Not exactly the same image is obtained as when image reconstruction is performed using the data collected at 20 °. However, 2
If an angle range of 40 ° to 300 ° is selected as an angle range having a small number of absorbers, an image with better image quality can be obtained as compared with the case where the image is reconstructed using the data actually collected at the rotation angle of 60 ° to 120 °. Sometimes. Moreover, even if an image of inferior quality is obtained as compared with the case where the image is reconstructed using the data actually collected at the rotation angle of 60 ° to 120 °,
There are many uses that are acceptable. In such a case, the effect of shortening the data collection time obtained by the rotation of 60 ° is greater.
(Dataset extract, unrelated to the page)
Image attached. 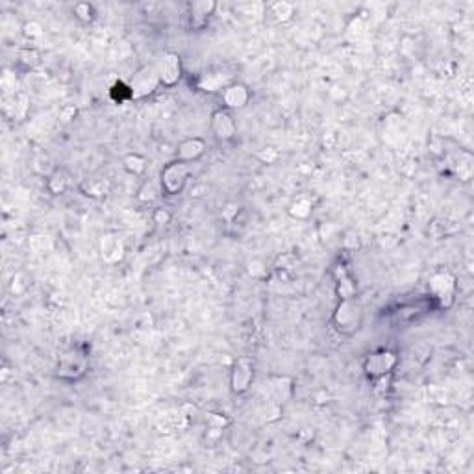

Further, when it is desired to reconstruct an image using data (transmission data or emission data) for 360 °, three gamma cameras 11, 12, 1 are used.
3 will be rotated together by 120 °, but in that case, due to some cause (for example, an abnormality in the mechanical system or the signal system or an abnormality such as movement of the subject 10), 120 ° worth of data is obtained in each case. Although it may not be possible to obtain all data, in such a case, if data is obtained for each 60 °, use them and invert a part by 180 ° as described above to obtain a total of 180 °. The image can be reconstructed by aligning the projection data as the data. That is, it is effective as a backup means against an abnormal situation that an image can be obtained for the time being even if some abnormality occurs.

[0023]

As described above, according to the single photon emission CT apparatus of the present invention, data for image reconstruction can be collected by rotation of 60 °, and the subject (patient) can be restrained. The time can be reduced and the burden on the subject can be reduced. Moreover, since the rotation angle is small, mechanical movement is reduced, the risk to the subject is reduced, and the safety is improved. In addition, data collection angle (time)
Because of the small, data collection failures can be reduced. Since a small rotation angle is required, it is possible to suppress wear of the device such as bending of the cable being reduced.

[Brief description of drawings]

FIG. 1 is a block diagram showing an embodiment of the present invention.

[Explanation of symbols]

 11-13 Gamma camera 21-23 Collimator 31-33 RI source 14 Rotation drive device 15 Rotation angle detection device 16 Data acquisition memory 17 Image reconstruction device 18 Display device 19 Recording device

Claims (1)

[Claims] 1. A first, a second, and a third radiation camera detecting means arranged at intervals of 120 ° in the circumferential direction, and these three means.
A unit for rotating one of the radiation camera detection units substantially by 60 °, a rotation angle detection unit for detecting the rotation angle, and position signals obtained from the first, second, and third radiation camera detection units. Data collection means for counting radiation events for each address determined by the rotation angle signal obtained from the rotation angle detection means and collecting data, and rotation by the first radiation camera detection means collected by the data collection means The data of the first group having an angle of 0 ° to 60 ° and the rotation angle 12 by the second radiation camera detecting means
By using the data of the second group of 0 ° to 180 ° and the data of the third group of the rotation angle of 240 ° to 300 ° by the third radiation camera detection means, inverting the data of the third group by 180 ° A single photon emission CT apparatus comprising: an image reconstructing means for performing an image reconstructing process as data of 0 ° to 180 ° as a whole.